**DOCUMENT EXTRACT**

Start

If no fixity declaration is given for a particular operator, it
defaults to @infixl 9@.  (See \see{fixity} for a detailed definition
of the associativity rules.)

\subsection{Functions are Non-strict}
\label{tut-non-strict}

Suppose @bot@ is defined by:
\bprog
@
bot                     = bot
@
\eprog
In other words, @bot@ is a non-terminating expression.  Abstractly, we
denote the {\em value} of a non-terminating expression as $\bot$ (read
``bottom'').  Expressions that result in some kind of a run-time
error, such as @1/0@, also have this value.  Such an error is not
recoverable: programs will not continue past these errors.  Errors
encountered by the I/O system, such as an end-of-file error, are
recoverable and are handled in a different manner.  (Such an I/O error
is really not an error at all but rather an exception.  Much more will
be said about exceptions in Section \ref{tut-io}.)

A function @f@ is said to be {\em strict} if, when applied to a
nonterminating expression, it also fails to terminate.  In other
words, @f@ is strict iff the value of @f bot@ is $\bot$.  For most
programming languages, {\em all} functions are strict.  But this is
not so in Haskell.  As a simple example, consider @const1@, the
constant 1 function, defined by:
\bprog
@
const1 x                = 1
@
\eprog
The value of @const1 bot@ in Haskell is @1@.  Operationally speaking,
since @const1@ does not ``need'' the value of its argument, it never
attempts to evaluate it, and thus never gets caught in a
nonterminating computation.  For this reason, non-strict functions are
also called ``lazy functions'', and are said to evaluate their
arguments ``lazily'', or ``by need''.

Since error and nonterminating values are semantically the same in
Haskell, the above argument also holds for errors.  For example,
@const1 (1/0)@ also evaluates properly to @1@.

Non-strict functions are extremely useful in a variety of contexts.

End

Excerpts from a spatial dataset
Start

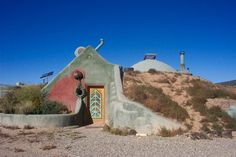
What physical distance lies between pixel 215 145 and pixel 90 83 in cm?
1000

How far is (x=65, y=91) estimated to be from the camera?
645 inches

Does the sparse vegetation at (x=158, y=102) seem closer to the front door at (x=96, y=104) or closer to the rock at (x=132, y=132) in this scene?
the rock at (x=132, y=132)

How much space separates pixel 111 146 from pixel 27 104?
21.6 feet

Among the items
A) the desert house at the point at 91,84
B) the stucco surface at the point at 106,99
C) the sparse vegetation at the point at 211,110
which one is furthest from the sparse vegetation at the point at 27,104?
the sparse vegetation at the point at 211,110

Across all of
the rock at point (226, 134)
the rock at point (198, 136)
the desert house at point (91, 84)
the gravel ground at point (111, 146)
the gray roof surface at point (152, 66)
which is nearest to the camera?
the gravel ground at point (111, 146)

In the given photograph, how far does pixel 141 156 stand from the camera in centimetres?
670

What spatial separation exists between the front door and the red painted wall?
878 millimetres

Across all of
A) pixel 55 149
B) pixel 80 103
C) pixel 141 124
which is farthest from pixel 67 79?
pixel 55 149

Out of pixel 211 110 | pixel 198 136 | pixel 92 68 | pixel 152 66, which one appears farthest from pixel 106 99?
pixel 152 66

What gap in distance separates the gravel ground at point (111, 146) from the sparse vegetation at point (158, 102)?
1751mm

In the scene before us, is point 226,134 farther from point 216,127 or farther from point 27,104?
point 27,104

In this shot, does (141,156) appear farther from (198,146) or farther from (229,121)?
(229,121)

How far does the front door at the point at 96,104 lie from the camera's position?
16297mm

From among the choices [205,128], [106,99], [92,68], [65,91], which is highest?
[92,68]
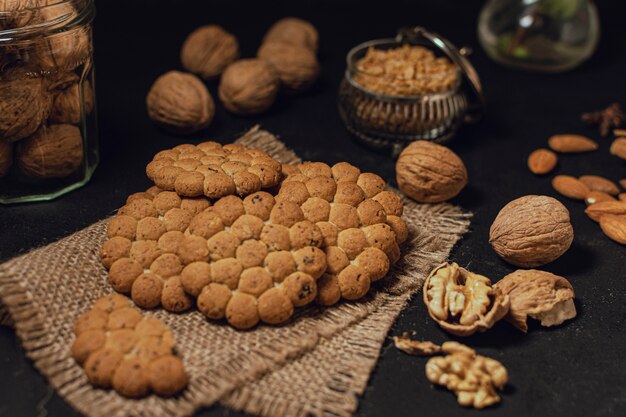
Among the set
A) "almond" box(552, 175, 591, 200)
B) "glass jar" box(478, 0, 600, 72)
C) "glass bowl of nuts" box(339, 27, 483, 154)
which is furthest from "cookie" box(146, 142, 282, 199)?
"glass jar" box(478, 0, 600, 72)

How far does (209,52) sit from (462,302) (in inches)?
48.2

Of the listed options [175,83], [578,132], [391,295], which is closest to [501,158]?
[578,132]

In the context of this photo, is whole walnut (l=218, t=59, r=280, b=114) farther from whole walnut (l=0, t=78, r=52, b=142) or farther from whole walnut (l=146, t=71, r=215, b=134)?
whole walnut (l=0, t=78, r=52, b=142)

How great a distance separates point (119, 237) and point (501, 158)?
1059 millimetres

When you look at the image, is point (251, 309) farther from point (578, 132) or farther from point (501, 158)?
point (578, 132)

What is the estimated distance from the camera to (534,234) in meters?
1.64

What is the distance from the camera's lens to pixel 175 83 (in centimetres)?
209

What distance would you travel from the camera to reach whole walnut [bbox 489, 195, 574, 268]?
164 cm

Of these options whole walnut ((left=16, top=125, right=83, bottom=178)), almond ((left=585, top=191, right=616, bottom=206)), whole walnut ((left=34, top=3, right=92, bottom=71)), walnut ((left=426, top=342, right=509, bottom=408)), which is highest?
whole walnut ((left=34, top=3, right=92, bottom=71))

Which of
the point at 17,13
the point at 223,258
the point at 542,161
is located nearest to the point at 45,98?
the point at 17,13

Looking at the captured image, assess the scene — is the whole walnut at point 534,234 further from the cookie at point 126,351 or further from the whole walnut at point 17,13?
the whole walnut at point 17,13

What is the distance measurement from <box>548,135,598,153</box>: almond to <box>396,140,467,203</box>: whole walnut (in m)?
0.42

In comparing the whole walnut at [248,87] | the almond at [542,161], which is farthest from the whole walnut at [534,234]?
the whole walnut at [248,87]

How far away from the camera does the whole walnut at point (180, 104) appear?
6.81 feet
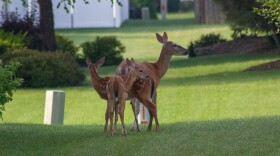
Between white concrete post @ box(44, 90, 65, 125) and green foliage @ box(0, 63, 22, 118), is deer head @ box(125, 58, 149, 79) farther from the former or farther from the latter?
white concrete post @ box(44, 90, 65, 125)

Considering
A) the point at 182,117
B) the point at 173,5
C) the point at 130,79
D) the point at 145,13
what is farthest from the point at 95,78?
the point at 173,5

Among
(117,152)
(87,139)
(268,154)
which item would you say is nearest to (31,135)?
(87,139)

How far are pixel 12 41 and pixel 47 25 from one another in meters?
1.33

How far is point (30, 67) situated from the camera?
29031 millimetres

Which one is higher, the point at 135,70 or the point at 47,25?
the point at 135,70

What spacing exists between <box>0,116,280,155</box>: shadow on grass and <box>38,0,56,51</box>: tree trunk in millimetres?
16575

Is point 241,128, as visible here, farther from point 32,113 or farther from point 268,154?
point 32,113

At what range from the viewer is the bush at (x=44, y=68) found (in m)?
29.0

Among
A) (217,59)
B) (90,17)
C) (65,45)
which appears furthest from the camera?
(90,17)

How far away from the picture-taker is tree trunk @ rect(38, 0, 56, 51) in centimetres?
3238

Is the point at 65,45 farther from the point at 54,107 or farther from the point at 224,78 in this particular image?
the point at 54,107

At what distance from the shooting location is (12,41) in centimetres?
3219

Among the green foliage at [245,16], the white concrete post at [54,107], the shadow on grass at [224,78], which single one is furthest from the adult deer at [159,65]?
the green foliage at [245,16]

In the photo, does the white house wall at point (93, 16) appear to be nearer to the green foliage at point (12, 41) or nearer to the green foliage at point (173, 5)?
the green foliage at point (12, 41)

End

**DIRECTIVE 1**
In the Haskell tutorial passage, what fixity does an operator get when no fixity declaration is given for it?
**DIRECTIVE 2**
Carry the Haskell tutorial passage on non-strict functions forward from its final sentence.

**TASK RESULT 1**
It defaults to infixl 9.

**TASK RESULT 2**
The main advantage is that they free the programmer from many concerns
about evaluation order.  Computationally expensive values may be
passed as arguments to functions without fear of them being computed
if they are not needed.  An important example of this is a possibly
{\em infinite} data structure.

Another way of explaining non-strict functions is that Haskell
computes using "definitions" rather than the "assignments" found in
traditional languages.  Read a declaration such as 
\bprog
@
v                       = 1/0                 
@
\eprog
as `define @v@ as @1/0@' instead of `compute @1/0@ and store the
result in @v@'.  Only if the value (definition) of @v@ is needed
will the division by zero error occur.  By itself, this
declaration does not imply any computation.   Programming using
assignments requires careful attention to the ordering of the
assignments: the meaning of the program depends on the order in which
the assignments are executed.  Definitions, in contrast, are much
simpler: they can be presented in any order without affecting the
meaning of the program.  


\subsection{``Infinite'' Data Structures}
\label{tut-infinite}

One advantage of the non-strict nature of Haskell is that data
constructors are non-strict, too.  This should not be surprising,
since constructors are really just a special kind of function (the
distinguishing feature being that they can be used in pattern
matching).  For example, the constructor for lists, @(:)@, is
non-strict.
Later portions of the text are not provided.